TEXTO SELECIONADO.
#####

Revisão do programa Ciência sem Fronteiras*

José Celso Freire Junior**

O anúncio de mudanças no Programa Ciência sem Fronteiras (CsF) trouxe grande inquietação à comunidade acadêmica brasileira. As principais mudanças estão relacionadas ao início de um programa de capacitação em inglês para alunos do ensino médio e ao término do financiamento dos intercâmbios para estudantes de graduação.

Contrariamente à percepção geral, o Programa teve muitos acertos e foi crucial para o avanço da política de internacionalização das Instituições de Ensino Superior do país. Por outro lado, é inegável que equívocos foram cometidos em sua implementação e acompanhamento.

Talvez a questão mais importante esteja associada à sua avaliação. Mostrar à população os benefícios gerados pelo programa obriga uma avaliação efetiva similar à realizada com o maior dos programas de mobilidade do mundo, o Erasmus europeu, por meio do Erasmus Impact Study. E isso não foi feito.

#####

(Registros de dados)
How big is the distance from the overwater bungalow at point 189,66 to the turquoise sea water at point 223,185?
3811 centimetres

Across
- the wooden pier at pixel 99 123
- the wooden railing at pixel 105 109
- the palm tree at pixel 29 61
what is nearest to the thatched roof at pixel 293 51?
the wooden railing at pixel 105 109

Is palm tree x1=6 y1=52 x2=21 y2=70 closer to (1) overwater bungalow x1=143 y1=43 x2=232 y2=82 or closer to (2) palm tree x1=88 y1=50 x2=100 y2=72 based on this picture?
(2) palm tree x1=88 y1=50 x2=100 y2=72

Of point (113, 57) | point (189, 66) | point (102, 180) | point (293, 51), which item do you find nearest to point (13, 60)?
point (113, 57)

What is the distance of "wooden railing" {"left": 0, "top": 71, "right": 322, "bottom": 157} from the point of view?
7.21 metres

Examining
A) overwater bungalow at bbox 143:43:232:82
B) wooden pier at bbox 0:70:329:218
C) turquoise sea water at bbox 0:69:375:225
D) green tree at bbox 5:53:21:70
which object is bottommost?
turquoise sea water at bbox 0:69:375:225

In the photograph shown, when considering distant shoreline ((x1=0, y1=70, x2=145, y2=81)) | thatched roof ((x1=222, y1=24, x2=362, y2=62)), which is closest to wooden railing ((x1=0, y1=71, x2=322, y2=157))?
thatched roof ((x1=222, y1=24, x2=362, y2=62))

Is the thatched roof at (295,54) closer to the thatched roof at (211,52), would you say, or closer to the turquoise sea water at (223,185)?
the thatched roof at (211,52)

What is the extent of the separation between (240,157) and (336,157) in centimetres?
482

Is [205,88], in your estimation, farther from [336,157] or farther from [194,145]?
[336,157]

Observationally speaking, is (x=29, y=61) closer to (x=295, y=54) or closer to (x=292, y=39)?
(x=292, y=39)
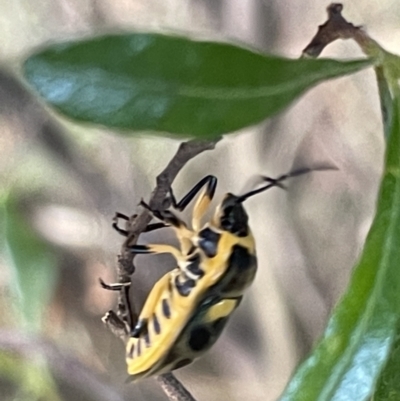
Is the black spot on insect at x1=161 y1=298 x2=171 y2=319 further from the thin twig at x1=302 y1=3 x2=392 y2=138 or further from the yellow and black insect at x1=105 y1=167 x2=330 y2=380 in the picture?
the thin twig at x1=302 y1=3 x2=392 y2=138

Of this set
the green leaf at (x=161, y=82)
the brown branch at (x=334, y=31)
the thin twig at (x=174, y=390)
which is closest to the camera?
the green leaf at (x=161, y=82)

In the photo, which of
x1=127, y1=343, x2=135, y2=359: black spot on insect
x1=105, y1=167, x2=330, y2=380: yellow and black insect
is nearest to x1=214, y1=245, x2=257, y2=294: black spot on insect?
x1=105, y1=167, x2=330, y2=380: yellow and black insect

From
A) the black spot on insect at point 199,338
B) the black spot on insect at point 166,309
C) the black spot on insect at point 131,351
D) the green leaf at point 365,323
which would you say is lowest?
the green leaf at point 365,323

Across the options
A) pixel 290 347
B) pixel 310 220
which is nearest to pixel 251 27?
pixel 310 220

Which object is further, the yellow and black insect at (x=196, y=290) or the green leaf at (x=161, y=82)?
the yellow and black insect at (x=196, y=290)

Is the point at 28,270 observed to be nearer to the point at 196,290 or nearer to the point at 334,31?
the point at 196,290

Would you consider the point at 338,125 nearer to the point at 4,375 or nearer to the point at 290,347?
the point at 290,347

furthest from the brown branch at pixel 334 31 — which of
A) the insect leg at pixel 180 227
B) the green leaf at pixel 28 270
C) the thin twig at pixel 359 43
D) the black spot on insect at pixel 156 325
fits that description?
the green leaf at pixel 28 270

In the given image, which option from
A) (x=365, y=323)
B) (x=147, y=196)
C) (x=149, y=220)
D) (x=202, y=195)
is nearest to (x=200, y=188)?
(x=202, y=195)

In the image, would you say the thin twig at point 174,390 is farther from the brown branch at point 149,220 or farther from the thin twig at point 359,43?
the thin twig at point 359,43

#####

INSTRUÇÕES. Dê sequência ao texto sobre a revisão do programa Ciência sem Fronteiras, escrevendo a partir da última frase apresentada.

RESPOSTA DA TAREFA.
Outro problema evocado diz respeito ao reconhecimento das atividades acadêmicas realizadas no exterior. Dados de programas de mobilidade do mundo todo indicam que esse problema não é exclusivo do CsF. Além disso, é inegável que o Programa obrigou as IES do Brasil a discutir a questão e, mais que isso, fez com que elas passassem a analisar as possibilidades de alteração em seus regulamentos e em suas estruturas curriculares e abordagens pedagógicas.

A falta de conhecimento de idiomas de nossos estudantes também é uma questão importante e foi um dos principais problemas encontrados para a efetiva implementação do Programa. A resposta, tardia, mas importante, foi o desenvolvimento do Programa Idiomas sem Fronteiras (IsF), a primeira política pública a tratar da questão do conhecimento de idiomas no ensino superior brasileiro. Muito ainda precisa ser feito, mas bases sólidas foram lançadas.

No mundo existem cerca de 20 mil IES. Afirmações de que somente 4% dos bolsistas do CsF foram para as 25 melhores IES do mundo também são exploradas de forma enviesada. Enviar estudantes para IES que estejam, por exemplo, entre as 500 melhores do mundo (2,5 % das existentes e onde encontramos somente quatro brasileiras, segundo o Ranking Times Higher Education) certamente oferece a eles uma excepcional experiência acadêmica.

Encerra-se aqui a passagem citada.